Glancing in her side view mirror she shouted in enraged disbelief, “That van rammed us!”
At the word “van”, I whipped my head around. It was dark. I couldn’t see past everyone’s heads in the back, or through the tinted van windows. I could only see headlights racing up behind us again.
“He’s coming after us! Hold tight everyone!” I shouted. Tre J was scowling with concentration. “Can you get us back up on the road and go faster?”
“Oh, yeah!” She shouted back, instantly wrenching the wheel to the left.
The passenger side of the Chrysler followed and shot up over the ledge of the blacktop shoulder.
We were level on all four wheels again, but we were soon shrieking and yelling in terror because the van barreled across the middle line and into the headlights of oncoming traffic. Tre J immediately compensated by punching it while sharply yanking the steering wheel back to the right. Fishtailing wildly at first, the van straightened out. We’d made it back into our own lane right before a semi truck bearing down on us sailed past in a whoosh of blasting air with its loud horn sounding off angrily. It narrowly missed creaming us by a split second.
Swiveling to look behind, I snapped off my seatbelt while cheering on a white-faced but determined Tre J. “Go, you wild woman! He’s right on our tail—GO!”
Jazy screamed a rebel yell while Mac shouted over her, “What’s going on, why is this guy after us?”
Anna screamed frantically from the back, “It’s the man in the van from today! He’s trying to kill us!”
I had the duffle bag in my lap, but had to fall on it to keep it from flying when another smack hit us from behind as the killer van crashed into us again.

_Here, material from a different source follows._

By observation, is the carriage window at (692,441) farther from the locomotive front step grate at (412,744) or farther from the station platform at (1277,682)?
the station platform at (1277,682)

The hit was on the back left bumper and caused us to swerve sharply, but not go off the road this time. Thankfully, Tre J has experience driving big rigs because now that she knew what was happening there wasn’t a better person to have behind the wheel. She didn’t panic. She held the van steady and we were pulling ahead while flying at over ninety.
Jazy yelled in warning, “Curve coming up soon!”
Tre J nodded grimly. She reluctantly eased her foot off the gas pedal and hollered, “Damn! He’s catching up again!”
There were no headlights in sight coming towards us, so Tre J kept to the middle of the road.
The three girls in back cried, “Hold on!”
The van was rocked violently from the left side, rear bumper once more. The back end tires were hopping and stuttering as they slid out to the right. Tre didn’t hit the brakes, but again took her foot off the gas and went with the slide, only lightly steering. I thought we were going off the road and would flip this time for sure, but then the tires gripped and shot us out forward in the right direction.
We all cheered in noisy relief while screaming encouragement to Tre. She kept ahead of the van behind us, swerving back and forth in a random pattern to not be such an easy target. There were no oncoming headlights, but the curve was fast approaching and we couldn’t take it going this speed.
Tre was chanting furiously, “Shit, Shit, Shit!”
I had the duffle opened, and my Glock out. I slapped in the full magazine, racked the slide to chamber a bullet, and flipped off the safety. I hit the button to lower my window.
At the sudden blast of cold wind, Tre J dared a quick glance over at me. A beaming grin the size of the Mississippi broke across her tense face at the sight of the gun in my left hand.
Jazy saw it and pounded her seat. “Yes! Shoot the crazy fucker, Bel!”
Mac sat forward to see around my chair. “Get him, Sister!”
Yelling to be heard over the sound of the air screaming in through my open window and the even louder screaming coming from behind me, I instructed Tre. “Go ahead and slow down. Keep to our right to lure him. Let him almost catch up, and then I’m going to hang out the window and shoot back at him. When he gets close you have to swerve to the middle of the road so I have a better shot at him. Got it?”
Eyes on the road, Tre J let loose a war cry and shouted, “Got it!”
Jazy unbuckled in a flash and knelt between the seats and faced back. “Don’t worry, I’ll tell you when to shoot!”
Anna and Mac yelled they’d tell me, too. I turned to the open window and sat on my right knee, angling myself to face backwards. I put my left leg straight out and down, tucking it into the space between the seat and the door, planting myself. I held the gun tightly in my left hand, resting the barrel on the window ledge. I held onto the top of my seat with my right, hugging the head rest.
Tre slowed down abruptly. The wind had whipped stray strands of my long hair into my face. It was a good thing it was up in a pony tail tonight or I’d be blinded.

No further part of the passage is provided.